The name felt right. But it was not her decision to make.
“Well?” Arya looked down at the glittering emerald bundle in her lap. “What do you think? Fírnen? As your name?”
The hatchling mulled over it. She could feel him turning the name over in his mind, examining it from different angles. A thread reached out and studied her memories surrounding the name, the fairths she had seen of the teal dragon and her great aunt. 
A soft purr of acceptance vibrated through Arya’s hand draped in the hollow of his spines. The dragon gave a sharp nod, the thoughtful glint still in his eye. ‘Fírnen. Good name. I am Fírnen.’ He nodded again, firm and sure. ‘Good shit.’

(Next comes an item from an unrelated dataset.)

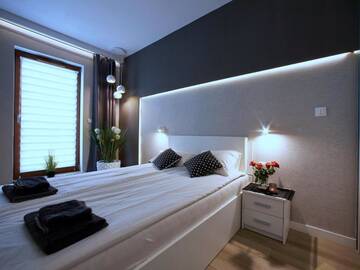 Фото номера Апартаменты Апартаменты 4UApart-Apartment suite Platan Grey г. Свиноуйсьце 12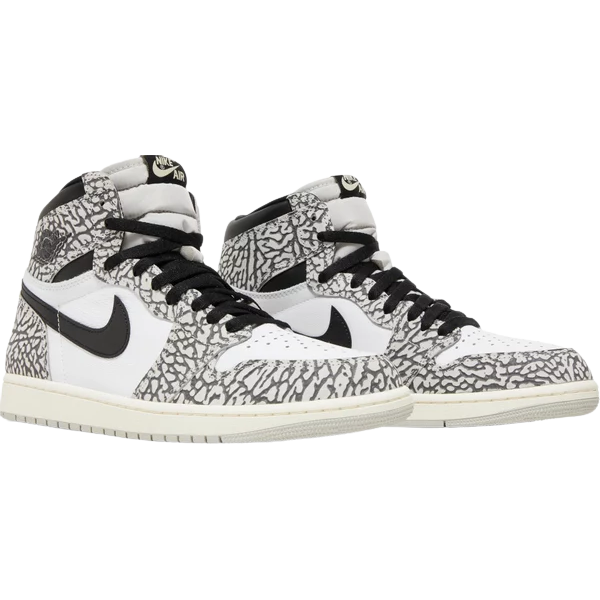 AJ 1 Retro High OG 'White Cement' - Image 4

“What on earth have you done to him?” Islanzadí’s voice held no anger, just dry amusement.
Arya ignored the comment and lifted Fírnen up, elated. “Fírnen!” She beamed, bright laughter bubbling from her throat. “You have a name now!” Smoke drifted from the sides of her partner’s parted jaws, the same bright beams of sunlight dancing in amber eyes. “Arya and Fírnen! One of the best Dragon and Rider pairs to walk Alagaësia!” Arya laughed again. “No, to Fly! Fírnen, one day we will fly together! That’s incredible! Flying! You and me!” 
Islanzadí couldn’t help her own smile. This. This is what she had wanted to see after so many years. Her daughter, happy. Looking to a future without war. So much had been lost, she had wondered if she would ever see that smile again. 
And even though she could still feel her right hand clenched in an unyielding fist, her elbow bent and shoulder braced against Barst’s blow…Islanzadí knew in that moment, this fleeting piece of time and memory shared with her daughter, her daughter the Rider and the dragon Fírnen. Everything had been gained.